WASHINGTON (Oct. 31, 2011)—Renewal of the U.S.-South Korea free trade agreement will make little or no difference to South Korean tire makers doing business in the U.S., although it's good news for their customers, according to executives of those companies.
Under the terms of the renewed agreement signed by President Obama Oct. 21, U.S. tariffs on tires made in South Korea will go from 4 to 3.2 percent beginning Jan. 1, 2012, then fall by another 0.8 percent annually until they reach zero in the fifth year. They will remain at zero another 15 years until the agreement comes up for renewal.
Even at zero, the tariff reduction won't have much of an impact on Kumho Tire USA, according to John Yoon, Kumho general manager of marketing.
“The amount of money we save by the tariff reductions is very small,” Yoon said.
John Aben, vice president of sales for Nexen Tire America Inc., agreed with Yoon. In fact, Aben said, it isn't even certain whether the agreement will go into effect.
“For the U.S. market, it's a good thing,” Aben said. “It's obviously positive for our customers, because their bills will be 4 percent less.”
However, the South Korean legislature still hasn't voted on the agreement, and its dislike of some of the pact's agricultural provisions makes Korean passage somewhat iffy, he said.

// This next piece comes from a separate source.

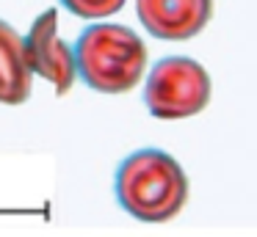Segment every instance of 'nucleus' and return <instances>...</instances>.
<instances>
[{"mask_svg":"<svg viewBox=\"0 0 257 237\" xmlns=\"http://www.w3.org/2000/svg\"><path fill=\"white\" fill-rule=\"evenodd\" d=\"M67 11L83 20H100V17H111L122 9L127 0H61Z\"/></svg>","mask_w":257,"mask_h":237,"instance_id":"nucleus-7","label":"nucleus"},{"mask_svg":"<svg viewBox=\"0 0 257 237\" xmlns=\"http://www.w3.org/2000/svg\"><path fill=\"white\" fill-rule=\"evenodd\" d=\"M144 102L155 119H188L210 102V75L185 55H172L155 64L147 77Z\"/></svg>","mask_w":257,"mask_h":237,"instance_id":"nucleus-3","label":"nucleus"},{"mask_svg":"<svg viewBox=\"0 0 257 237\" xmlns=\"http://www.w3.org/2000/svg\"><path fill=\"white\" fill-rule=\"evenodd\" d=\"M116 198L124 212L144 223H166L188 201V179L172 154L141 149L116 171Z\"/></svg>","mask_w":257,"mask_h":237,"instance_id":"nucleus-1","label":"nucleus"},{"mask_svg":"<svg viewBox=\"0 0 257 237\" xmlns=\"http://www.w3.org/2000/svg\"><path fill=\"white\" fill-rule=\"evenodd\" d=\"M136 14L155 39L183 42L205 31L213 17V0H136Z\"/></svg>","mask_w":257,"mask_h":237,"instance_id":"nucleus-5","label":"nucleus"},{"mask_svg":"<svg viewBox=\"0 0 257 237\" xmlns=\"http://www.w3.org/2000/svg\"><path fill=\"white\" fill-rule=\"evenodd\" d=\"M34 88V72H31L25 42L9 22L0 20V102L23 105Z\"/></svg>","mask_w":257,"mask_h":237,"instance_id":"nucleus-6","label":"nucleus"},{"mask_svg":"<svg viewBox=\"0 0 257 237\" xmlns=\"http://www.w3.org/2000/svg\"><path fill=\"white\" fill-rule=\"evenodd\" d=\"M23 42L31 72L50 80L56 86V94L64 97L78 77V64H75V50L58 36V11L47 9L45 14L36 17Z\"/></svg>","mask_w":257,"mask_h":237,"instance_id":"nucleus-4","label":"nucleus"},{"mask_svg":"<svg viewBox=\"0 0 257 237\" xmlns=\"http://www.w3.org/2000/svg\"><path fill=\"white\" fill-rule=\"evenodd\" d=\"M78 75L100 94H124L141 80L147 66V47L124 25H91L75 44Z\"/></svg>","mask_w":257,"mask_h":237,"instance_id":"nucleus-2","label":"nucleus"}]
</instances>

In an e-mail, officials of Hankook Tire America Corp. also said the agreement “will not provide a big impact” on South Korean tire companies.
The South Korean trade agreement was one of several trade-related measures President Obama signed Oct. 21. At that time, he also renewed free trade agreements with Panama and Colombia; renewed the Generalized System of Preferences program, which allows duty-free status for tires and other products manufactured in developing nations; and renewed the Trade Adjustment Assistance Act, which offers financial aid and retraining to U.S. workers who lose their jobs because of foreign competition.
All the measures had substantial bipartisan support in Congress. The House of Representatives voted 278-151 Oct. 11 to renew the South Korean agreement, and the Senate voted 83-15 for the measure the following day.
The South Korean agreement alone will increase the U.S. Gross Domestic Product by $11 billion and create 70,000 jobs over its duration, according to a White House blog post by U.S. Special Trade Ambassador Ron Kirk.
Both the South Korean pact and the GSP program lapsed Dec. 31, 2010. Sen. Jeff Sessions, R-Ala., reportedly blocked GSP extension when he couldn't get sleeping bags—the specialty of an Alabama manufacturer—taken off the list of goods eligible for GSP status.
Besides gradually lowering the U.S. tariffs on South Korean tires, the agreement would cause South Korean tariffs on U.S.-made tires to go immediately to zero from the current 8 percent.
U.S. opinion about the South Korean agreement was split sharply, with groups such as the Tire Industry Association supporting it and groups such as the United Steelworkers union opposing it.
The South Korean agreement will help U.S. consumers hurt by the price hike on tires in late 2009 caused by the Section 421 tariffs on Chinese-made passenger and light truck tires, TIA said. In the wake of those tariffs, South Korean tire exports to the U.S. increased 63 percent, the association said.
Renewal of the trade agreements will only harm U.S. workers, the USW said when Congress approved the measures.
“Historically, these agreements have closed American manufacturing facilities and cost American jobs,” said Leo W. Gerard, USW International president. “It is foolish to think that this latest round will do something different.”
The USW successfully petitioned the Obama administration for the Section 421 tariffs on Chinese tires. It also later successfully fought to remove duty-free GSP status on tires imported from Thailand.
There was no word on when the South Korean General Assembly might vote on the free trade agreement.